Un séjour de deux semaines à Kinshasa, capitale de la RDC (République Démocratique du Congo), ville bouillonnante de monde, de véhicules, de poussière et de pollution, qui concentre 18 millions d’habitants et s’étend d’est en ouest sur plus de 80 kilomètres, donne une image contrastée de ce très riche pays en ressources minérales (1er producteur mondial de cuivre et de cobalt…), forestières (55 % de la forêt africaine), hydrologiques (grâce au fleuve Congo), agricoles, et qui fait quatre fois la superficie de la France.

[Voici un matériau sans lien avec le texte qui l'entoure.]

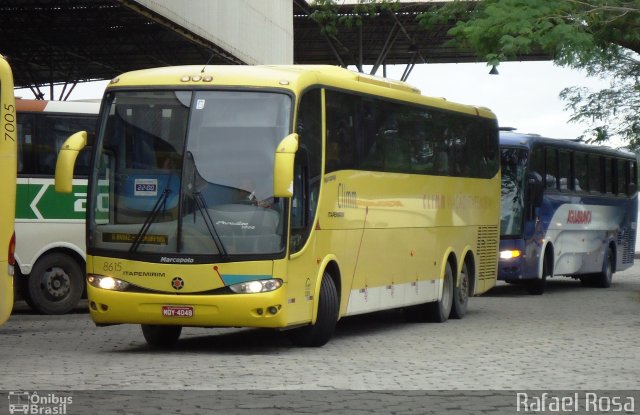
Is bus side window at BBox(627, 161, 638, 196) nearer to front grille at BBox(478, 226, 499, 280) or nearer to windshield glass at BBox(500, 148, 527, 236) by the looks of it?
windshield glass at BBox(500, 148, 527, 236)

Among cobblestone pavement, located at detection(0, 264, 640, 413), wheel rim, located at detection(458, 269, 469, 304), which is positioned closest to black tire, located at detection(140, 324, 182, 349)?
cobblestone pavement, located at detection(0, 264, 640, 413)

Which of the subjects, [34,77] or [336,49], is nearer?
[34,77]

L’agriculture, qui occupe 70 % de la population active, a stagné depuis l’indépendance en 1960 de cette ancienne colonie belge, propriété du roi Léopold. Seul 10 % du potentiel de terres arables qui pourrait atteindre 80 millions d’hectares, est exploité. Le pays (3ème producteur mondial de manioc et premier pour la banane plantain), qui est considéré comme le deuxième pays au monde derrière le Brésil pour son potentiel agricole, dépend à hauteur de 80 % de l’étranger pour son approvisionnement alimentaire. La RDC est derrière le Yémen, le pays le plus touché par l’insécurité alimentaire, qui concerne plus de 70 % de la population. A l’origine de ce paradoxe, il y a cette guerre récurrente depuis plus de trois décennies menées par des milices soutenus par le Rwanda, qui a fait plus de victimes que la Seconde guerre mondiale et a occasionné d’importants déplacements de population, mais aussi des infrastructures en particulier routières dégradées, un accès au crédit inexistant, des services sociaux insuffisants, à quoi s’ajoutent une mauvaise gouvernance, la corruption, et désormais l’épidémie d’Ebola.

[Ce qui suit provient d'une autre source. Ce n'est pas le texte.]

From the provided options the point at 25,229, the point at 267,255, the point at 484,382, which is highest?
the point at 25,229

Une situation que les économistes ont qualifié dans les années 1960 de malédiction des matières premières, en constatant que les pays en développement dotés d’abondantes ressources minérales affichent souvent de moins bonnes performances économiques avec une gouvernance qui repose essentiellement sur l’économie de rente. Certains pays ont pu échapper à cette malédiction, mais pas la RDC.